— Problem description —
Rewrite each of the records below with every "camera" changed to "viewer" and nothing else altered. Leave the pictures out.

— Dataset entries —
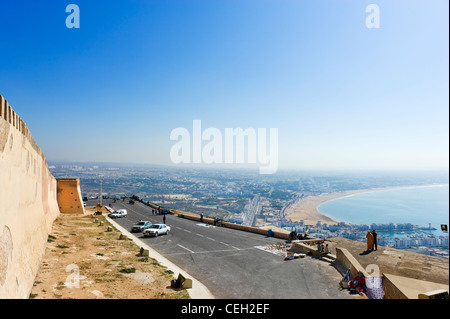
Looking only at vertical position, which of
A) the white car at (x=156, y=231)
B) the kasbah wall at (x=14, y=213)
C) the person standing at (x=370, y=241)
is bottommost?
the white car at (x=156, y=231)

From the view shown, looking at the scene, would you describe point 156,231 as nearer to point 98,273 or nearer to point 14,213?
point 98,273

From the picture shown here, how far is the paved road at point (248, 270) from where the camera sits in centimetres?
1205

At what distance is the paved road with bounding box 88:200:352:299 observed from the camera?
475 inches

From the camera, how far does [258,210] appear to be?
5758 inches

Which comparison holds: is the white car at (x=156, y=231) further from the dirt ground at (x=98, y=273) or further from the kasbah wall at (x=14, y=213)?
the kasbah wall at (x=14, y=213)

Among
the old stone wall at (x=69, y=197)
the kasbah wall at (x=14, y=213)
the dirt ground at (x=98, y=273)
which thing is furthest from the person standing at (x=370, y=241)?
the old stone wall at (x=69, y=197)

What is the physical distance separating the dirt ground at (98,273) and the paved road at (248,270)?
216cm

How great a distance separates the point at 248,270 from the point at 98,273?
27.7 feet

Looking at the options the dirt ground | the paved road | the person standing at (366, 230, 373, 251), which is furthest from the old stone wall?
the person standing at (366, 230, 373, 251)

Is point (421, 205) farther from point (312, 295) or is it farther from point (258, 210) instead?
point (312, 295)

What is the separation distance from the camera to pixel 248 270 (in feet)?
50.8

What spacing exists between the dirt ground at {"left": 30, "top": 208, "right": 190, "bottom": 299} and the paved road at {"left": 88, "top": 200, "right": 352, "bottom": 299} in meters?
Result: 2.16

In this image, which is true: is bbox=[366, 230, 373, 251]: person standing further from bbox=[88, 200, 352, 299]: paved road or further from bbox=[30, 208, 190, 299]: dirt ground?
bbox=[30, 208, 190, 299]: dirt ground

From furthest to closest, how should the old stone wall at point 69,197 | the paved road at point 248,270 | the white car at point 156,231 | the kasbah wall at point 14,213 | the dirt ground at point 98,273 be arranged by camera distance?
the old stone wall at point 69,197 < the white car at point 156,231 < the paved road at point 248,270 < the dirt ground at point 98,273 < the kasbah wall at point 14,213
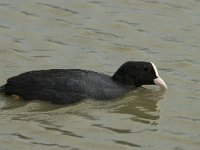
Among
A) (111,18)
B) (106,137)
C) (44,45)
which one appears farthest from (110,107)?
(111,18)

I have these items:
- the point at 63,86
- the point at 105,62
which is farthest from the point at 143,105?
the point at 105,62

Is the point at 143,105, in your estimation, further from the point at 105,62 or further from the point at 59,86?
the point at 105,62

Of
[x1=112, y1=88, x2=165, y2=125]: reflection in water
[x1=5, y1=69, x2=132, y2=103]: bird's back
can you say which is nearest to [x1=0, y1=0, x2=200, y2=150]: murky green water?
[x1=112, y1=88, x2=165, y2=125]: reflection in water

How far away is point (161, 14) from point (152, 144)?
5370 millimetres

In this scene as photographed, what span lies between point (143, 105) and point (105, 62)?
5.10 feet

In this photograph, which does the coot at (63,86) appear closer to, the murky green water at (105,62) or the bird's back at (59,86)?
the bird's back at (59,86)

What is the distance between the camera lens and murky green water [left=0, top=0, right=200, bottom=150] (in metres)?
9.32

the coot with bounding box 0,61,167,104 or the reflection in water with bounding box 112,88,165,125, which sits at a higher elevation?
the coot with bounding box 0,61,167,104

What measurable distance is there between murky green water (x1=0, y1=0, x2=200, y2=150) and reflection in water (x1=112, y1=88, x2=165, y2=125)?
0.05 feet

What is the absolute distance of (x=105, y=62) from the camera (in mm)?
12133

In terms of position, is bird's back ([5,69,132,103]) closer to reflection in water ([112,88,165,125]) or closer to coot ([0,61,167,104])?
coot ([0,61,167,104])

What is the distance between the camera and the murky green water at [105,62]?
932 centimetres

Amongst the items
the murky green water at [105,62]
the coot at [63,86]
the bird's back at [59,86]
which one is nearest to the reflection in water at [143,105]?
the murky green water at [105,62]

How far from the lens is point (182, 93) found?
437 inches
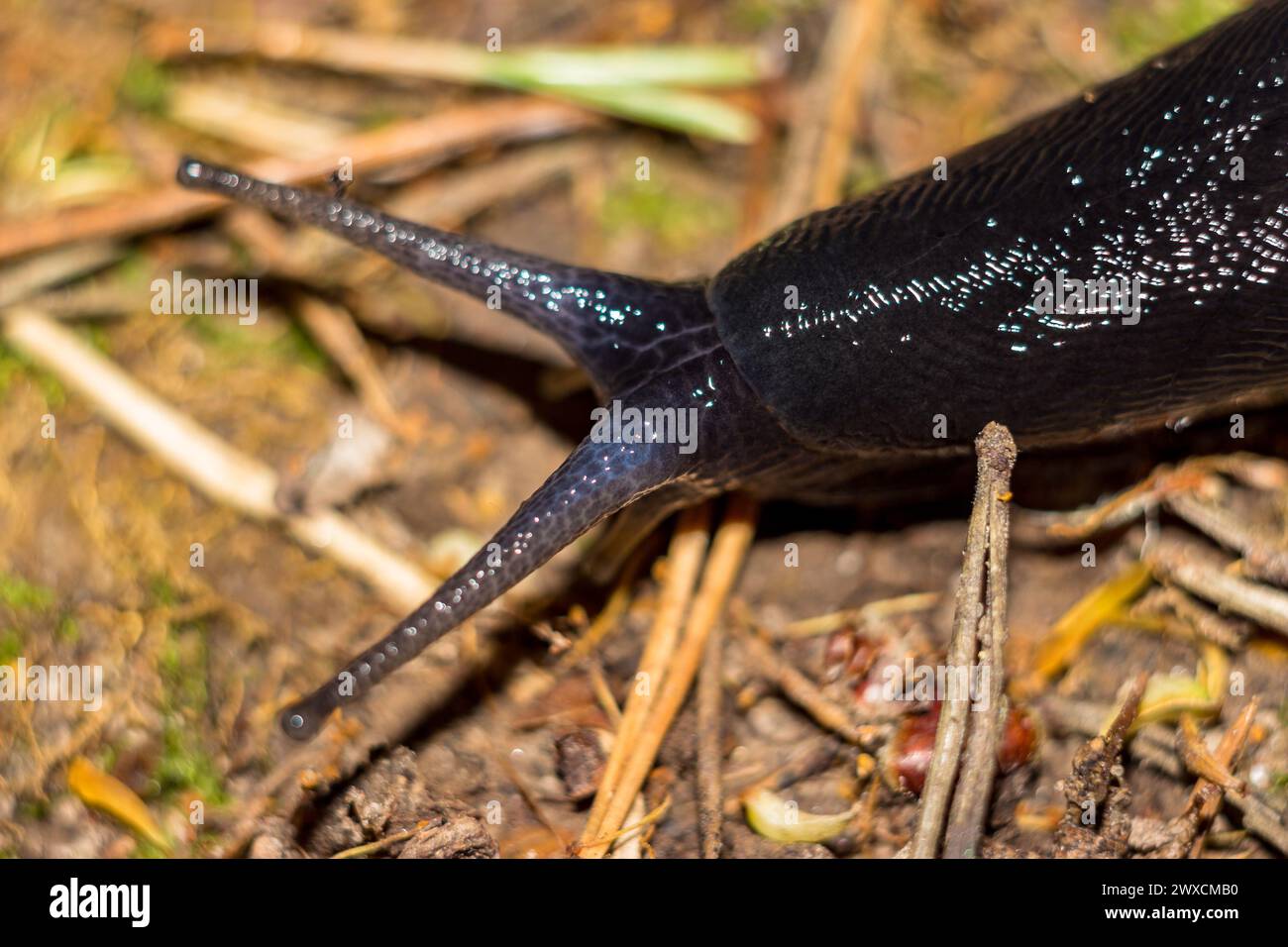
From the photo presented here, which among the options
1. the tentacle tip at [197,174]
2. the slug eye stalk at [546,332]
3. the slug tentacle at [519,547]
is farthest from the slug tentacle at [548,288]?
the slug tentacle at [519,547]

— Task answer —
Looking only at vertical position, which of
A) the white car at (x=156, y=231)
B) the kasbah wall at (x=14, y=213)
C) the person standing at (x=370, y=241)
is bottommost?
the white car at (x=156, y=231)

From the view shown, looking at the scene, would you describe point 156,231 as nearer to point 98,273 or nearer to point 14,213?
point 98,273

From the picture shown here, how far is the paved road at point (248, 270) from where the viewer sits in centimetres?
1205

At what distance is the paved road with bounding box 88:200:352:299 observed from the viewer?
475 inches

From the viewer, how far does [258,210] appear to be?
5758 inches

Which comparison holds: is the white car at (x=156, y=231) further from the dirt ground at (x=98, y=273) or further from the kasbah wall at (x=14, y=213)?
the kasbah wall at (x=14, y=213)

Among
the old stone wall at (x=69, y=197)
the kasbah wall at (x=14, y=213)
the dirt ground at (x=98, y=273)
which thing is furthest from the person standing at (x=370, y=241)?
the old stone wall at (x=69, y=197)

What is the physical distance separating the dirt ground at (98,273) and the paved road at (248,270)?
216cm

How great a distance separates the point at 248,270 from the point at 98,273?
27.7 feet

Looking at the options the dirt ground | the paved road | the person standing at (366, 230, 373, 251), which is furthest from the old stone wall?
the person standing at (366, 230, 373, 251)

Is point (421, 205) farther from point (312, 295) or is it farther from point (258, 210) instead?
point (312, 295)

What is the separation distance from the viewer to pixel 248 270 (in feet)?
50.8

What spacing exists between the dirt ground at {"left": 30, "top": 208, "right": 190, "bottom": 299} and the paved road at {"left": 88, "top": 200, "right": 352, "bottom": 299} in meters?
Result: 2.16

In this image, which is true: is bbox=[366, 230, 373, 251]: person standing further from bbox=[88, 200, 352, 299]: paved road or further from bbox=[30, 208, 190, 299]: dirt ground?
bbox=[30, 208, 190, 299]: dirt ground

From furthest to closest, how should the old stone wall at point 69,197 | the paved road at point 248,270 | the white car at point 156,231 | the kasbah wall at point 14,213 | the dirt ground at point 98,273 be arranged by viewer distance?
the old stone wall at point 69,197 < the white car at point 156,231 < the paved road at point 248,270 < the dirt ground at point 98,273 < the kasbah wall at point 14,213
Among
A) (111,18)
B) (106,137)
C) (44,45)
which one appears farthest from (110,107)?
(111,18)

I have these items:
- the point at 63,86
- the point at 105,62
which is farthest from the point at 143,105?
the point at 105,62

Is the point at 143,105, in your estimation, further from the point at 105,62 or further from the point at 59,86?
the point at 105,62

Of
[x1=112, y1=88, x2=165, y2=125]: reflection in water
[x1=5, y1=69, x2=132, y2=103]: bird's back
can you say which is nearest to [x1=0, y1=0, x2=200, y2=150]: murky green water?
[x1=112, y1=88, x2=165, y2=125]: reflection in water

How far away is point (161, 14) from point (152, 144)?
5370 millimetres

In this scene as photographed, what span lies between point (143, 105) and point (105, 62)?
5.10 feet

In this photograph, which does the coot at (63,86) appear closer to, the murky green water at (105,62) or the bird's back at (59,86)?
the bird's back at (59,86)

What is the distance between the viewer lens and murky green water [left=0, top=0, right=200, bottom=150] (in metres)?
9.32

the coot with bounding box 0,61,167,104 or the reflection in water with bounding box 112,88,165,125, which sits at a higher elevation?
the coot with bounding box 0,61,167,104

What measurable distance is there between murky green water (x1=0, y1=0, x2=200, y2=150) and reflection in water (x1=112, y1=88, x2=165, y2=125)?
0.05 feet

What is the absolute distance of (x=105, y=62) from the viewer (in mm)?
12133

In terms of position, is bird's back ([5,69,132,103]) closer to reflection in water ([112,88,165,125]) or closer to coot ([0,61,167,104])?
coot ([0,61,167,104])

What is the distance between the viewer and the murky green water at [105,62]?
932 centimetres

Amongst the items
the murky green water at [105,62]
the coot at [63,86]
the bird's back at [59,86]
which one is nearest to the reflection in water at [143,105]?
the murky green water at [105,62]

How far from the lens is point (182, 93) found?
437 inches
From the photo presented here, which among the options
1. the tentacle tip at [197,174]
2. the slug eye stalk at [546,332]
3. the slug tentacle at [519,547]
is farthest from the slug tentacle at [548,288]?
the slug tentacle at [519,547]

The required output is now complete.